▸ Given task: Please reproduce every one of the records below word for word, with each line kept as it appears.

#### Data for this exercise ####

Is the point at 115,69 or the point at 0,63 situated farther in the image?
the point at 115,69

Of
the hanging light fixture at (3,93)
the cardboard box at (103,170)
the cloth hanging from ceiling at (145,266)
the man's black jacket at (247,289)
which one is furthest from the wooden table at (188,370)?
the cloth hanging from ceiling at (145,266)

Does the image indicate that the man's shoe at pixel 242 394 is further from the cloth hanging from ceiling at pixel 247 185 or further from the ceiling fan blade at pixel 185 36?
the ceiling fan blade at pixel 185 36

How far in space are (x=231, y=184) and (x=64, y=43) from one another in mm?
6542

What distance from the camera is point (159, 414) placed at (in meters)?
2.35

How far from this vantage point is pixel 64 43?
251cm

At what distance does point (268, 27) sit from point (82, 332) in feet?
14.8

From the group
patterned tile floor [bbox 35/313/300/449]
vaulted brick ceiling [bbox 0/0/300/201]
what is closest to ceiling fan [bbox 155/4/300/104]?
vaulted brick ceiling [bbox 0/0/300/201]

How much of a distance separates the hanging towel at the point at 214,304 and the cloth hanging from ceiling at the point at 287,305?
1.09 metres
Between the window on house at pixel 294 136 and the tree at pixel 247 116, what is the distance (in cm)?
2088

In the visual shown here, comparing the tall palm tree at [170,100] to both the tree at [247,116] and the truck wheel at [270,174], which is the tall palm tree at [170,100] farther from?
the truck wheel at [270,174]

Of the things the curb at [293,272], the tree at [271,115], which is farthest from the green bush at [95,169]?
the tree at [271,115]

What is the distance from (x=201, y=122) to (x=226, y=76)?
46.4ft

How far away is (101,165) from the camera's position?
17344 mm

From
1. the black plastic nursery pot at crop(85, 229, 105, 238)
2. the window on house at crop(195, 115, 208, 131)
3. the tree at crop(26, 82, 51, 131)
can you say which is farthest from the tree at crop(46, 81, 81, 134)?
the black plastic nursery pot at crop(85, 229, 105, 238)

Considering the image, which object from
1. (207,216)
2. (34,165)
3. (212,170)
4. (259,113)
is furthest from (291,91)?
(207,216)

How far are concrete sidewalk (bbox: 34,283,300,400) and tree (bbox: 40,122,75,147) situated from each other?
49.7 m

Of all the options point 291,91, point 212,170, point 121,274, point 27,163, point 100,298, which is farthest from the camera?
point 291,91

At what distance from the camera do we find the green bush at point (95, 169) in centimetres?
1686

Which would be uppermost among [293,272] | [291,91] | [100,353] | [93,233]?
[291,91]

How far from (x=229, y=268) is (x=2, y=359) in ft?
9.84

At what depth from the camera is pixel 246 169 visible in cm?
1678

####

▸ Response:
Is the point at 115,69 or the point at 0,63 situated farther in the image?
the point at 115,69

Of
the hanging light fixture at (3,93)
the cardboard box at (103,170)
the cloth hanging from ceiling at (145,266)
the man's black jacket at (247,289)
which one is furthest from the wooden table at (188,370)?
the cloth hanging from ceiling at (145,266)

Does the image indicate that the man's shoe at pixel 242 394 is further from the cloth hanging from ceiling at pixel 247 185 or further from the ceiling fan blade at pixel 185 36?
the ceiling fan blade at pixel 185 36

How far in space are (x=231, y=184) and (x=64, y=43) from one another in mm?
6542

What distance from the camera is point (159, 414) placed at (in meters)?
2.35

How far from this vantage point is pixel 64 43?
251cm

At what distance does point (268, 27) sit from point (82, 332) in feet?
14.8

From the group
patterned tile floor [bbox 35/313/300/449]
vaulted brick ceiling [bbox 0/0/300/201]
what is closest to ceiling fan [bbox 155/4/300/104]?
vaulted brick ceiling [bbox 0/0/300/201]

How much of a distance separates the hanging towel at the point at 214,304 and the cloth hanging from ceiling at the point at 287,305?
1.09 metres
Between the window on house at pixel 294 136 and the tree at pixel 247 116, what is the distance (in cm)?
2088

In the visual shown here, comparing the tall palm tree at [170,100] to both the tree at [247,116] and the truck wheel at [270,174], which is the tall palm tree at [170,100] farther from?
the truck wheel at [270,174]

Of the things the curb at [293,272], the tree at [271,115], which is farthest from the green bush at [95,169]?
the tree at [271,115]

What is the distance from (x=201, y=122) to (x=226, y=76)?
46.4ft

How far away is (101,165) from the camera's position?
17344 mm

From
1. the black plastic nursery pot at crop(85, 229, 105, 238)
2. the window on house at crop(195, 115, 208, 131)
3. the tree at crop(26, 82, 51, 131)
can you say which is farthest from the tree at crop(46, 81, 81, 134)?
the black plastic nursery pot at crop(85, 229, 105, 238)

Considering the image, which object from
1. (207,216)
2. (34,165)
3. (212,170)
4. (259,113)
is furthest from (291,91)?
(207,216)

How far are concrete sidewalk (bbox: 34,283,300,400) and tree (bbox: 40,122,75,147) situated from each other?
49.7 m

Of all the options point 291,91, point 212,170, point 121,274, point 27,163, point 100,298, which is farthest from the camera?
point 291,91

At what distance from the camera do we find the green bush at point (95, 169) in centimetres?
1686

Which would be uppermost among [293,272] | [291,91] | [100,353] | [93,233]?
[291,91]

How far from (x=229, y=268) is (x=2, y=359) in ft?
9.84

At what depth from the camera is pixel 246 169 visible in cm?
1678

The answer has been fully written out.